The editing and proofreading process is far longer and more important than most people realise. I once read that if you don’t hate your book by the time it is published, you haven’t done enough editing. That is so true. By the time I’ve finished everything that needs to be done, part of me dies inside at the thought of reading it once more time. But that’s only temporary. Once your book is genuinely finished, and it’s out there in the big wide world, give yourself a little break, then come back and amaze yourself at how wonderful it is. You will think, wow, is that really my work? Surely I didn’t–couldn’t—write that? It’s a wonderful feeling.

Editing—actual, practical steps:

  1. Read the whole thing through OUT LOUD to check for typos, meandering, unclear nonsense, missed words and phrases and overused words. I am terrible for overusing So and And! If you use an unusual word, for example, coterie—use it once, not many times. Unusual words will stick in the reader’s brain and annoy them!
  2. Check all character names and descriptions are consistent. Double check all relationships and partners.

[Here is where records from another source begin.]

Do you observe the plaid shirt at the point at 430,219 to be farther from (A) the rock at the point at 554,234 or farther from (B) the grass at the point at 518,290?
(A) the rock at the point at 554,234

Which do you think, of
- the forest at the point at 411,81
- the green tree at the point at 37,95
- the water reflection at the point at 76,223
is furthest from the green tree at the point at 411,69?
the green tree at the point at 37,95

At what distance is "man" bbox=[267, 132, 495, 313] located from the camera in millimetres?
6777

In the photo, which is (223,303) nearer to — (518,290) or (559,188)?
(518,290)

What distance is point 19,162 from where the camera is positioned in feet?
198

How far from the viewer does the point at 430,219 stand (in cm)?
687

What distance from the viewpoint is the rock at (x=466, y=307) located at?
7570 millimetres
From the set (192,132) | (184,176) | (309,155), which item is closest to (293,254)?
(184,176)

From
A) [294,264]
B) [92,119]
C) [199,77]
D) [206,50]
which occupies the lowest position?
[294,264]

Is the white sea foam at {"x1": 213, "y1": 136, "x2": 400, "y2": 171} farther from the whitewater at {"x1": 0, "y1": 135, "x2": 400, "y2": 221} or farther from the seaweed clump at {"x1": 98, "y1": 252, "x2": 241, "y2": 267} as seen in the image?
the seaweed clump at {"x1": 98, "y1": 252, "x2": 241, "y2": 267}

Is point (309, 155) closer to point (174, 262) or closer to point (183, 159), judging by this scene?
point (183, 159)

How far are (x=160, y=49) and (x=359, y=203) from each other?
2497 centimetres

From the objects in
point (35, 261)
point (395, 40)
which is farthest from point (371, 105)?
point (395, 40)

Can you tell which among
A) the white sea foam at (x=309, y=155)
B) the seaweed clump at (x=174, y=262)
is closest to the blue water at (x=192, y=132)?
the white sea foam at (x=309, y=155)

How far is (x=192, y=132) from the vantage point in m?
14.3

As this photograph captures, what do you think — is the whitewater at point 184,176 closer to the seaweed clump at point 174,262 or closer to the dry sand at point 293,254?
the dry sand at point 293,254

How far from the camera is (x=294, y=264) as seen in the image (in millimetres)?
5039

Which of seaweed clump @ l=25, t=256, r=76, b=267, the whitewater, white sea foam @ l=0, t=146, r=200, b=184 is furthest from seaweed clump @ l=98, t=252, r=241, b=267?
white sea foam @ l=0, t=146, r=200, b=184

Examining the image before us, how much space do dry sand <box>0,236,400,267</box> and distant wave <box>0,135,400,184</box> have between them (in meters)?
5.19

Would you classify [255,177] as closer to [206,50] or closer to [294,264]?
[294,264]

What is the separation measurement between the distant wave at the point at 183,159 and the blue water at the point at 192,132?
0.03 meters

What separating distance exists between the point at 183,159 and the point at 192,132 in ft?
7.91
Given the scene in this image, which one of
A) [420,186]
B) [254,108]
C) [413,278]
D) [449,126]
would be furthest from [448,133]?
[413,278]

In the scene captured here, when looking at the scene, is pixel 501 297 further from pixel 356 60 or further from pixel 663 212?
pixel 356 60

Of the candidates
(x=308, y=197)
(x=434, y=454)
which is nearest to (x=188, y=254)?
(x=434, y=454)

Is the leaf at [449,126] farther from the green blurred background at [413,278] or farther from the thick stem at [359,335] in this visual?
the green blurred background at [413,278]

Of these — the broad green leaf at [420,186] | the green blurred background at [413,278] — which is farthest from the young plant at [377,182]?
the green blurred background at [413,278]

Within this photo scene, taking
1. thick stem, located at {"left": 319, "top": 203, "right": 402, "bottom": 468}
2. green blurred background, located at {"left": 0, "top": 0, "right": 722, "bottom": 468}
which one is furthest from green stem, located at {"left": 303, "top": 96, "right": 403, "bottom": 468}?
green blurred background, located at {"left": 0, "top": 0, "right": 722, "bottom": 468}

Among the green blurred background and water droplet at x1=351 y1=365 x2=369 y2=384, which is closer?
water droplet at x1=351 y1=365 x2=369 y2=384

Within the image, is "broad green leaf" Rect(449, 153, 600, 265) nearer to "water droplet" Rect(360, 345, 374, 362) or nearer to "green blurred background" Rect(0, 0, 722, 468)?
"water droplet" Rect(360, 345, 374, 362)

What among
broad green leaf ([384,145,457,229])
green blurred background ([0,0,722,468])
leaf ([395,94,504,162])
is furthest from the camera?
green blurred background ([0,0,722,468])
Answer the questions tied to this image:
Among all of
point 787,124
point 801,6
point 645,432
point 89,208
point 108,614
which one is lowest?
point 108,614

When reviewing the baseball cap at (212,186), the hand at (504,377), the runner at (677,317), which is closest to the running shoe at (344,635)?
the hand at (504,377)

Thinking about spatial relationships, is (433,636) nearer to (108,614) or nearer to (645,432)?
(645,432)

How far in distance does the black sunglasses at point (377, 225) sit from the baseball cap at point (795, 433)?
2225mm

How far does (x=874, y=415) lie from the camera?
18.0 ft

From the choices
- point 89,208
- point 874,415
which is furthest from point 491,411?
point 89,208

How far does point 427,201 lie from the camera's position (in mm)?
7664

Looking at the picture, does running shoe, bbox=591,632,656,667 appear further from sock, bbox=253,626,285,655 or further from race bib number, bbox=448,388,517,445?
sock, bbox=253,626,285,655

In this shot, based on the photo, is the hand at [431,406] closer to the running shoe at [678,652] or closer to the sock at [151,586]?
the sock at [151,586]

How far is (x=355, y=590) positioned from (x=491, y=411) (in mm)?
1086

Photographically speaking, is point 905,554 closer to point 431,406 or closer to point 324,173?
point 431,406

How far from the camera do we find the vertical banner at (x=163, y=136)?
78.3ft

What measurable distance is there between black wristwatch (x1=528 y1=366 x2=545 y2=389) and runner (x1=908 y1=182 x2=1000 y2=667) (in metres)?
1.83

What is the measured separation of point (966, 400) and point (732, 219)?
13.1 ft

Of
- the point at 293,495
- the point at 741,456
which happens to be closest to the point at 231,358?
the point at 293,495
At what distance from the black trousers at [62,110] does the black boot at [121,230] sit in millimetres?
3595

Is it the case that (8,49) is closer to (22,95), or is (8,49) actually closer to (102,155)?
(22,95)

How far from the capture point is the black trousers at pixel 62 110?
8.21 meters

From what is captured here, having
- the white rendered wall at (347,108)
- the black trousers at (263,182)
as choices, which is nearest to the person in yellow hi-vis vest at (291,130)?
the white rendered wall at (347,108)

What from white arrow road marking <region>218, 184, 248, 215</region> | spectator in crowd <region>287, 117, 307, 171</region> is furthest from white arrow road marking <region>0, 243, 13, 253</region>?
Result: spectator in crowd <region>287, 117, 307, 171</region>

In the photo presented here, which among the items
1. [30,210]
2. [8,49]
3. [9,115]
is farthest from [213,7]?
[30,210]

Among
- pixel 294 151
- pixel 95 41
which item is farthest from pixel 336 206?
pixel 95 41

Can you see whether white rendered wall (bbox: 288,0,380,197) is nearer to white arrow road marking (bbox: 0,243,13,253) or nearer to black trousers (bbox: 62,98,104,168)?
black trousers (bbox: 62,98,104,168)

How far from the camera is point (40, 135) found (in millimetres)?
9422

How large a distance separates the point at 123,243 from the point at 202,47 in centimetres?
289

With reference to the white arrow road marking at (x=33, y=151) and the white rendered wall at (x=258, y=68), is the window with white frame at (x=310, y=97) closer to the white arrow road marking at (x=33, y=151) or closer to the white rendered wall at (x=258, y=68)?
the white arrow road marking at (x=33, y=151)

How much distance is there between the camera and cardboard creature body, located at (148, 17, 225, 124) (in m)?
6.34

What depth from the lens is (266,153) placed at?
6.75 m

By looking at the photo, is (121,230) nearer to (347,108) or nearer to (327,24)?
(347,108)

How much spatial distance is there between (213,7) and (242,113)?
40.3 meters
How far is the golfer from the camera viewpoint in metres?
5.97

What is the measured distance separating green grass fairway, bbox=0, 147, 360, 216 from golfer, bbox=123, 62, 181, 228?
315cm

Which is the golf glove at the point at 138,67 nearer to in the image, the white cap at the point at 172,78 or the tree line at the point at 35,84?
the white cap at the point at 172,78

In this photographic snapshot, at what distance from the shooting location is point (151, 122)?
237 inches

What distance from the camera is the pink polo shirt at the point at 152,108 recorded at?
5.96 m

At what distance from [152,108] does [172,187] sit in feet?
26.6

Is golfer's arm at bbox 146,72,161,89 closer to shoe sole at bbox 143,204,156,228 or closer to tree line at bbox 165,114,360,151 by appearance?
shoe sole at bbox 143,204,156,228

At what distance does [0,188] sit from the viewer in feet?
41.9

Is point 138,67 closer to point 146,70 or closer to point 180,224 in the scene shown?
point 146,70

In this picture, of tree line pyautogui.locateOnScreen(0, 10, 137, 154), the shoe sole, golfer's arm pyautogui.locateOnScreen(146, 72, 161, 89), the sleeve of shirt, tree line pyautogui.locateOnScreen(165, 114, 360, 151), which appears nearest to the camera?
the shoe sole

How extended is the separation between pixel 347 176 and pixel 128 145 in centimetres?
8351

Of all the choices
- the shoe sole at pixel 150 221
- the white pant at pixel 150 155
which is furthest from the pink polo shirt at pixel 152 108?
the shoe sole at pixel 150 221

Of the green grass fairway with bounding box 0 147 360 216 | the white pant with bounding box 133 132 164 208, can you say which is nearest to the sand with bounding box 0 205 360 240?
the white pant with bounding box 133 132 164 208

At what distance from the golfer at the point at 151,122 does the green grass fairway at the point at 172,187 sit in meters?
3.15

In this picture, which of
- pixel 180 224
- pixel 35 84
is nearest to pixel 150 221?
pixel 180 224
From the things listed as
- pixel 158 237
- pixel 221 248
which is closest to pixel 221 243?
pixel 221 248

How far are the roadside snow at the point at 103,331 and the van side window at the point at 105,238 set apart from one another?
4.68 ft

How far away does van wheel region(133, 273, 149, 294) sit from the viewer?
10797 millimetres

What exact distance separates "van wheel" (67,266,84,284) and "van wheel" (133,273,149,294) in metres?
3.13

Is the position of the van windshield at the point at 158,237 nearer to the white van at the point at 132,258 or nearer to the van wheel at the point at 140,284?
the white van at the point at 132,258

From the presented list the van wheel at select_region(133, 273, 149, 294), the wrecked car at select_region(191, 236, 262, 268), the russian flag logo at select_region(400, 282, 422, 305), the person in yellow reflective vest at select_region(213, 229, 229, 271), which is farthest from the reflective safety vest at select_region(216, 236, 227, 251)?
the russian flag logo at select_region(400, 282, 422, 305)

  3. Check that all technology, science and social interactions are correct for the time period you are setting them in, or if you are inventing these, make sure they are logical and consistent, and properly explained without tedium.
  4. If you use real places, check you are correct in how you’ve used them—can the action take place in the way you described? Was that place in existence when you say it was? Was the technology, science and social stuff as you ‘think’ it was? Don’t say the beach is sandy if it’s not. Don’t assume there is an old church in the middle of the village. Don’t give a tiny little village its own police department. Readers will know.
  5. Be honest. Does it work? Does each step in your plot follow on logically from the previous one? Is there a believable reason—in your mind at least, readers may not always agree—for why a character acts a certain way? Have you over-explained? Have you under-explained? If it’s not working, admit it and correct it. Do it now before anyone sees it.
  6. Get rid of waffle. Shorten long meandering descriptions and overly-complicated sentences. When You read out loud, you will soon discover those sentences that trip up the reader and mess up the smooth flow of your story. Don’t overuse adverbs. Don’t tag all speeches unless you need to make it clear who is talking. In a dialogue between two people, this will only need to be done sparingly. There is nothing worse for the reader than every speech being tagged. What I mean by that is, you always say who is speaking. You don’t need to do this all the time. Read your work out loud and you will see what is superfluous. Also, don’t use a large variety of euphemisms for ‘said’, etc. Said should be your go-to speech tag. Followed by minimal use of replied, responded and similar words. Please do not use chortled, ejaculated, declared or any of the more emphatic words—they are horrid to read in dialogue. More importantly, they stand out like a sore thumb, ruining your lovely little ‘suspension of belief’ state you have lulled your reader into. Said is invisible, declared is not.
  7. Do a final proofread, out loud preferably, and get someone else (who owes you a massive favour or loves you to the point of obsession) to read the entire thing with you. Correct every single thing: missed commas, extra spaces, inconsistent title fonts, everything. Check every spelling, and all your facts. Don’t tell yourself no one will notice—I guarantee they will. And they will mention it in their reviews.